連載「公共を創る 新たな行政の役割」の第131回「政府の「大きさ」をめぐる論点」が、発行されました。今回から、第4章2(3)「社会を良くする方法」に入ります。
前回まで、政府による社会への介入の歴史と実態、その問題点を見てきました。これまで政府は、社会の安全や秩序を確保すること、産業振興や経済発展への介入、公共サービス提供などについては大きな蓄積があるのですが、新たに生まれた成熟社会の不安には十分な対応がなされているとはいえません。新しい課題の把握に遅れ、対応手法も完成していません。
特に公私二元論という考え方に拘束され、孤独をはじめさまざまな個人の悩みを支援する意識や、社会を構成員の力で良くしていくために働きかけ、その動きを助成するという意識が少なかったことが原因の一つでしょう。ここでは、政府の社会への介入手法を幅広く考えてみます。

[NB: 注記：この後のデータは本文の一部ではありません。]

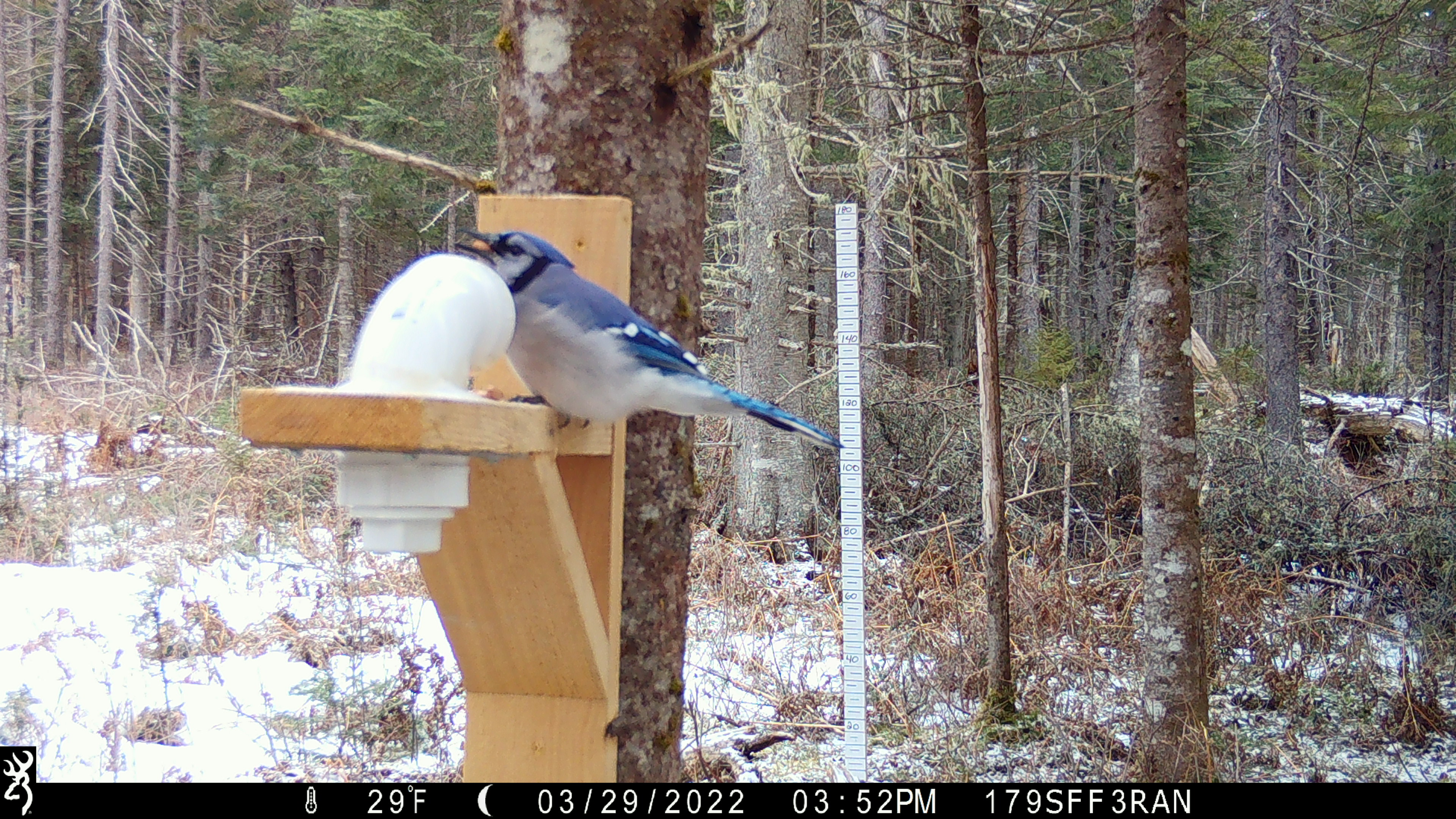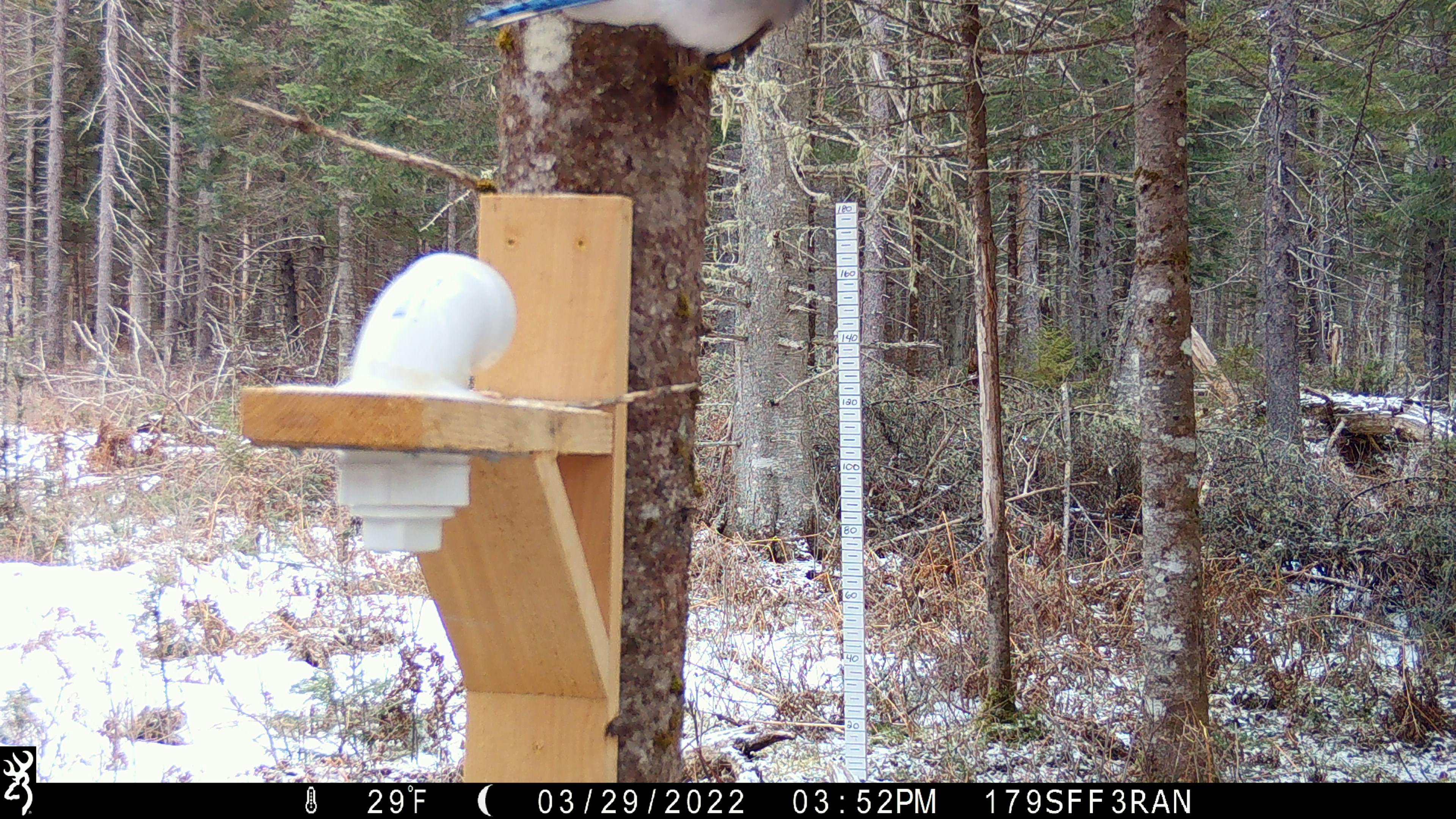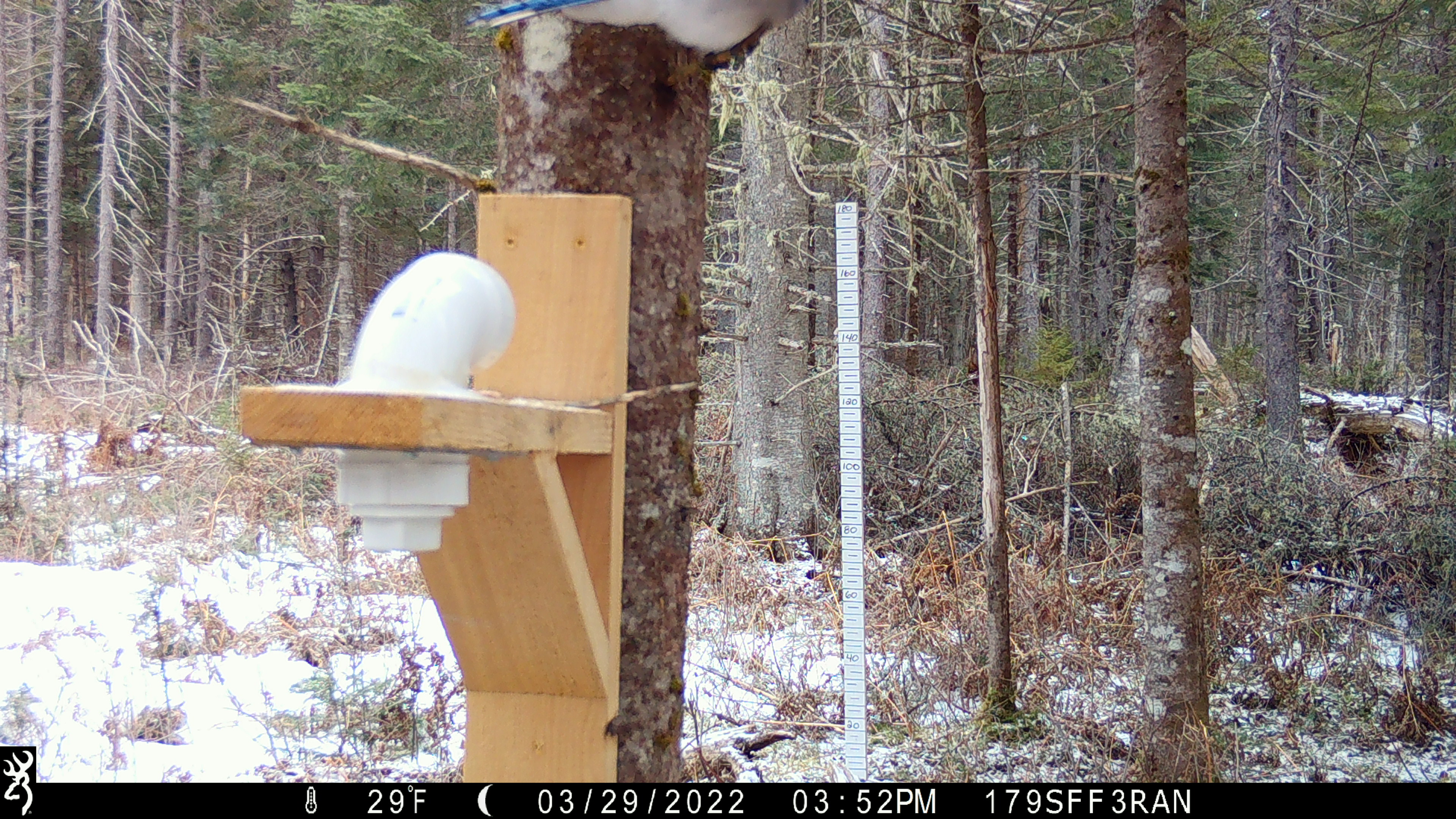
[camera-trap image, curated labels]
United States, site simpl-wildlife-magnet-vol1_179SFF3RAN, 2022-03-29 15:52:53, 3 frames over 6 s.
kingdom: Animalia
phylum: Chordata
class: Aves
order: Passeriformes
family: Corvidae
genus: Cyanocitta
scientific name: Cyanocitta cristata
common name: blue jay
Blue jay (Cyanocitta cristata).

「大きな政府と小さな政府」という議論から始めます。政府支出や公務員数を、過去や他国と比べて、特に社会保障支出に関して使われます。この指標は一定の意味はあるのですが、予算や公務員数では見えない政策や、表せない効果が多いのです。
投入量(インプット)と産出量(アウトプット)と成果(アウトカム)の違い、予算(フロー)と資産(ストック)の違い、事業間の比較ができないことなど。私が若い頃に経験した事例も挙げて、説明しました。